On April 21, 2010, the Company acquired Euphonix, Inc. (“Euphonix”), a California-based provider of large-format digital audio consoles, media controllers and peripherals, for cash, net of cash acquired, of $10.9 million and 327,439 shares of the Company's common stock valued at $5.8 million, based on the closing price of Avid stock on the date of acquisition. During the three months ended March 31, 2011, the Company completed its evaluation of the information necessary to determine the fair value of the acquired assets and liabilities of Euphonix and finalized the purchase price allocation as follows (in thousands):
Tangible assets acquired, net
$
2,008

Identifiable intangible assets:
 
Developed technology
2,200

Customer relationships
1,700

Trademarks and trade name
700

Non-compete agreement
200

Goodwill
10,349

Deferred tax liabilities, net
(460
)
Total assets acquired
$
16,697



The Company used the income approach to determine the values of the identifiable intangible assets. The income approach presumes that the value of an asset can be estimated by the net economic benefit to be received over the life of the asset discounted to present value. The weighted-average discount rate (or rate of return) used to determine the value of Euphonix's intangible assets was 23% and the effective tax rate used was 35%.

The values of the customer relationships, trademarks and trade names, and non-compete agreement are being amortized on a straight-line basis over their estimated useful lives of four years, two years and two years, respectively. The value of the developed technology is being amortized over the greater of the amount calculated using the ratio of current quarter revenues to the total of current quarter and anticipated future revenues, and the straight-line method, over the estimated useful life of three years. The weighted-average amortization period for these amortizable identifiable intangible assets is approximately 3.2 years. Amortization expense for Euphonix identifiable intangible assets totaled $1.6 million and $1.1 million, respectively, for the years ended December 31, 2011 and 2010.

The goodwill, which is not deductible for tax purposes, reflects the value of the assembled workforce and the company-specific synergies the Company expects to realize by selling Euphonix's digital audio consoles, media controllers and peripherals to its existing customers.

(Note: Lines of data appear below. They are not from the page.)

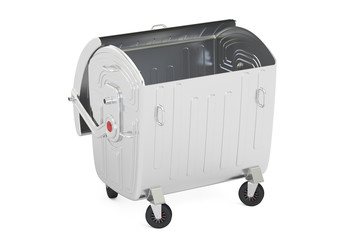 opened garbage trash container, 3D rendering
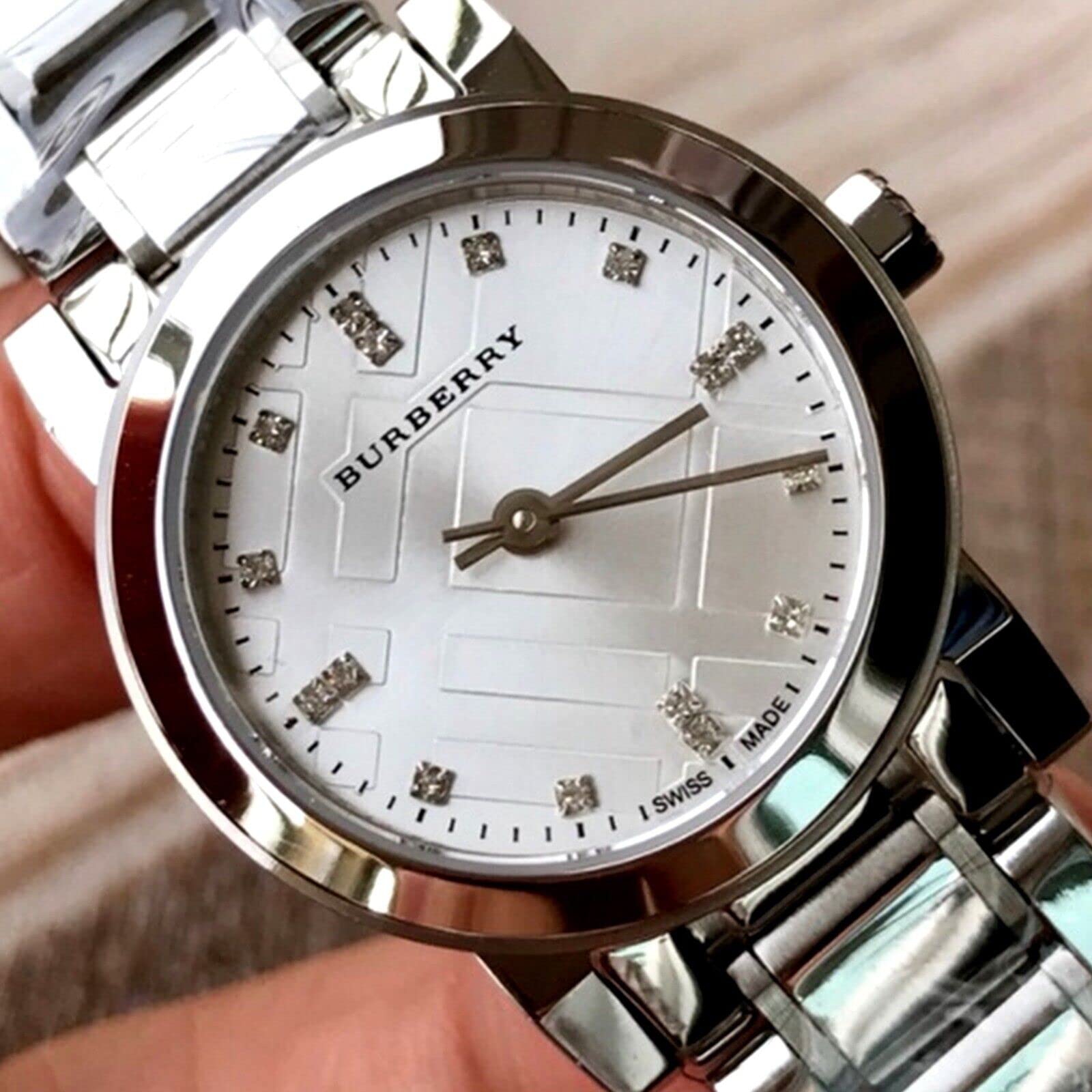 Burberry The City Silver Dial Silver  Steel Strap Watch for Women - BU9213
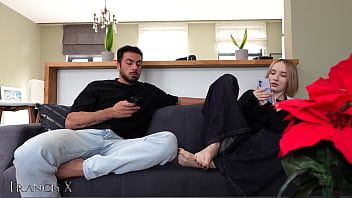 Horny blonde gets fucked hard on the couch while talking to her boyfriend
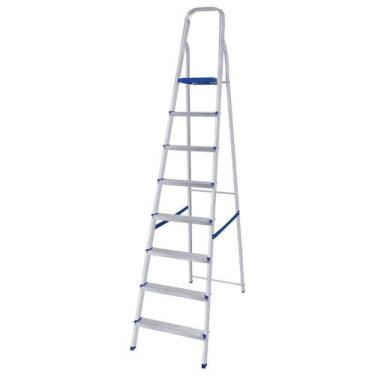 Imagem de Escada Doméstica Escada Alumínio 8 Degraus 219CM para Tarefas Domésticas Leve e Durável Prata Mor Universo do Lar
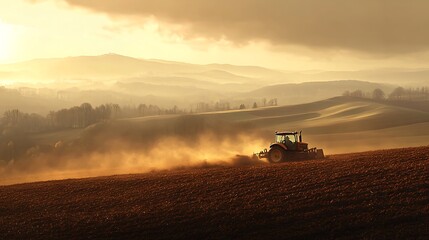 Fototapeta premium Tractor in action on a sloping field, turning over dark, nutrient-rich soil, rolling hills in the background, sun casting warm light, dust creating a hazy effect, intricate machinery details,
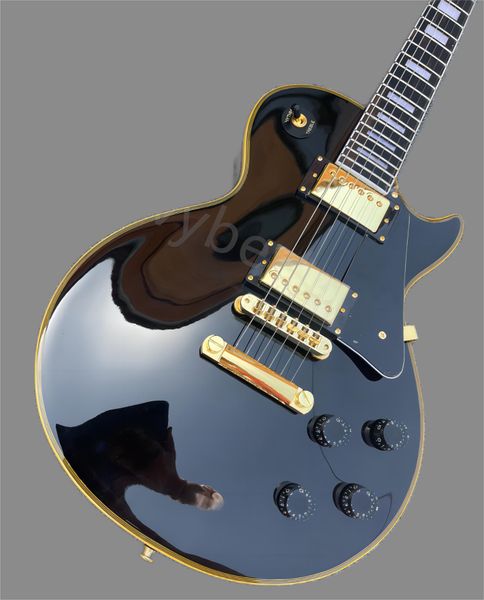 

electric guitar pure black alnic high gloss pickup high level small bridge pin and nut bone yellow binding ebony fi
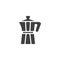 Moka coffee pot vector icon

The results of operations of Euphonix have been included prospectively in the results of operations of the Company since the date of acquisition. The Company's results of operations giving effect to the Euphonix acquisition as if it had occurred at the beginning of 2010 would not differ materially from reported results.

Blue Order Solutions AG

On January 5, 2010, the Company acquired all the outstanding shares of Blue Order Solutions AG (“Blue Order”), a Germany-based developer and provider of workflow and media asset management solutions, for cash, net of cash acquired, of $16.1 million. During the three months ended March 31, 2011, the Company completed its evaluation of the information necessary to determine the fair value of the acquired assets and liabilities of Blue Order and finalized the purchase price allocation as follows (in thousands):
Tangible liabilities assumed, net
$
(2,375
)
Identifiable intangible assets:
 
Core technology
4,597

Customer relationships
3,160

Non-compete agreements
1,293

Trademarks and trade name
287

Goodwill
9,711

Deferred tax liabilities, net
(586
)
Total assets acquired
$
16,087



The Company used the cost approach to value the core technology intangible asset and the income approach to determine the values of the customer relationships, non-compete agreements and trademarks and trade names intangible assets. The cost approach measures the value of an asset by quantifying the aggregate expenditures that would be required to replace the asset. The income approach presumes that the value of an asset can be estimated by the net economic benefit to be received over the life of the asset discounted to present value. The weighted-average discount rate (or rate of return) used to determine the value of Blue Order's intangible assets was 20% and the effective tax rate used was 30%.

The values of the customer relationships, non-compete agreements, and trademarks and trade names are being amortized on a straight-line basis over their estimated useful lives of four years, three years and two years, respectively. The value of the developed technology is being amortized over the greater of the amount calculated using the ratio of current quarter revenues to the total of current quarter and anticipated future revenues, and the straight-line method, over the estimated useful life of three and one-half years. The weighted-average amortization period for these amortizable identifiable intangible assets is approximately 3.6 years. Amortization expense for Blue Order identifiable intangible assets totaled $2.6 million and $2.4 million, respectively, for the years ended December 31, 2011 and 2010.

The goodwill, which is not deductible for tax purposes, reflects the value of the assembled workforce and the customer-specific synergies the Company expects to realize by incorporating Blue Order's workflow and media asset management technology into future solutions offered to customers.

The results of operations of Blue Order have been included prospectively in the results of operations of the Company since the date of acquisition. The Company's results of operations giving effect to the Blue Order acquisition as if it had occurred at the beginning of 2010 would not differ materially from reported results.

MaxT Systems Inc.

On July 31, 2009, the Company acquired all the outstanding shares of MaxT Systems Inc. (“MaxT”), a Canada-based developer of server-based media management and editing technology, for cash, net of cash acquired, of $4.4 million. The results of operations of MaxT have been included prospectively in the results of operations of the Company since the date of acquisition.